Q6. In Korea, there are shamans who receive revelations from Gods and worship those Gods. Each God gives unique revelations to his shaman. In Christianity, Moses and others received revelations from Jehovah, not El and they are called prophets. Prophet is originally from a Hebrew word, English transliteration, ‘navi’ meaning a person who tells God’s words to others. What do you think of the difference between shaman and prophet?
R6: I’m not really qualified to comment on Korean shamans in relation to Hebrew prophets. I will say that the “revelations” that the prophets claimed to have received from God in the Old Testament were completely different from what most people today imagine. At least in Western Christianity most Christians think that the prophets were predicting what was going to happen in the distant future – for example, predicting the coming of the messiah centuries later, or predicting what would happen to us at the end of the world. That is a complete misunderstanding of prophets in the Hebrew Bible. They were always, in every case, speaking directly to their own situations, and almost always directing their comments to the social and political situations they found themselves in, urging people to give up their evil ways and to return to God. If they didn’t do so, they would be punished by social, political, economic, or military disaster. That, for the prophets, was what God wanted his people to know. They should love one another, work for justice, oppose oppression, and worship him alone. Otherwise disaster would come to their country and to themselves personally.
Q7. In the Christian Bible (New Testaments), there are sentences saying “Jesus walks on water.” and “Jesus feeds the five thousand with five loaves of bread and two fish.” Christians literally regard these sentences as the miracles Jesus performed. Jesus also says “Whoever eats my flesh and drinks my blood has eternal life.”
Q8. In Buddha’s Sutra, there are sentences saying “Buddha walks on water without getting wet, not even a drop.” and “Though nine million people eat one Sweet-Delicious Dish, it is not reduced at all.” However, people who follow Buddha’s Teachings don’t regard them as miracles. In Buddha’s Teachings, they comprehend them in this way; “walking on water without getting wet” means “living in this world which is full of endless desire, anger, and blinded Prajna, but still being not colored by such worldly things, and finally awakening like Buddha did”. It is like how a lotus blooms a pure, white flower in a muddy pond. That is why a lotus is a symbol of Buddha’s Teachings. In the sentence, “though nine million people eat One Sweet-Delicious Dish, it is not reduced at all”, here “One Sweet-Delicious Dish” means “Buddha’s Teachings”, and ”eat” means to “learn and practice Buddha’s Teachings in order to reach Nirvana like Shakyamuni Buddha did”. So, this sentence means that even if all sentient-beings, including human beings and Gods, learn and practice Buddha’s Teachings, Buddha’s Teachings are not reduced at all.

## COLLECTED MATERIAL
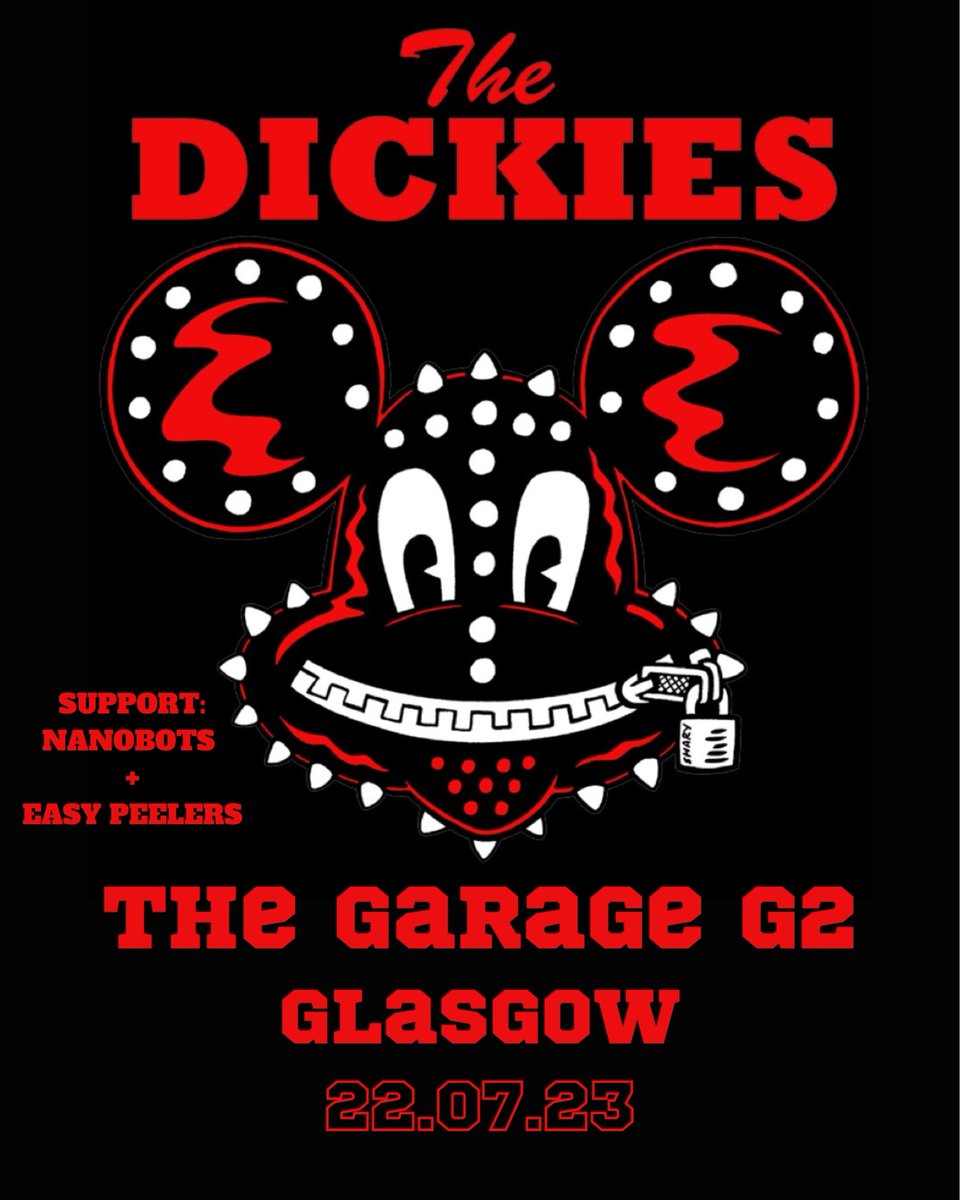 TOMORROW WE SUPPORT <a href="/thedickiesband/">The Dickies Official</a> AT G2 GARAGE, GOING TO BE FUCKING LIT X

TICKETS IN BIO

## DIRECTIONS
1 > According to the religion Q&A, what is the lotus a symbol of?
2 > Repeat the part of the religion Q&A between "Q6. In Korea, there" and "shaman and prophet?", inclusive.
The listing is separate material from the religion Q&A.

## SOLVED PROBLEMS
1 > Buddha's Teachings

2 >
Q6. In Korea, there are shamans who receive revelations from Gods and worship those Gods. Each God gives unique revelations to his shaman. In Christianity, Moses and others received revelations from Jehovah, not El and they are called prophets. Prophet is originally from a Hebrew word, English transliteration, ‘navi’ meaning a person who tells God’s words to others. What do you think of the difference between shaman and prophet?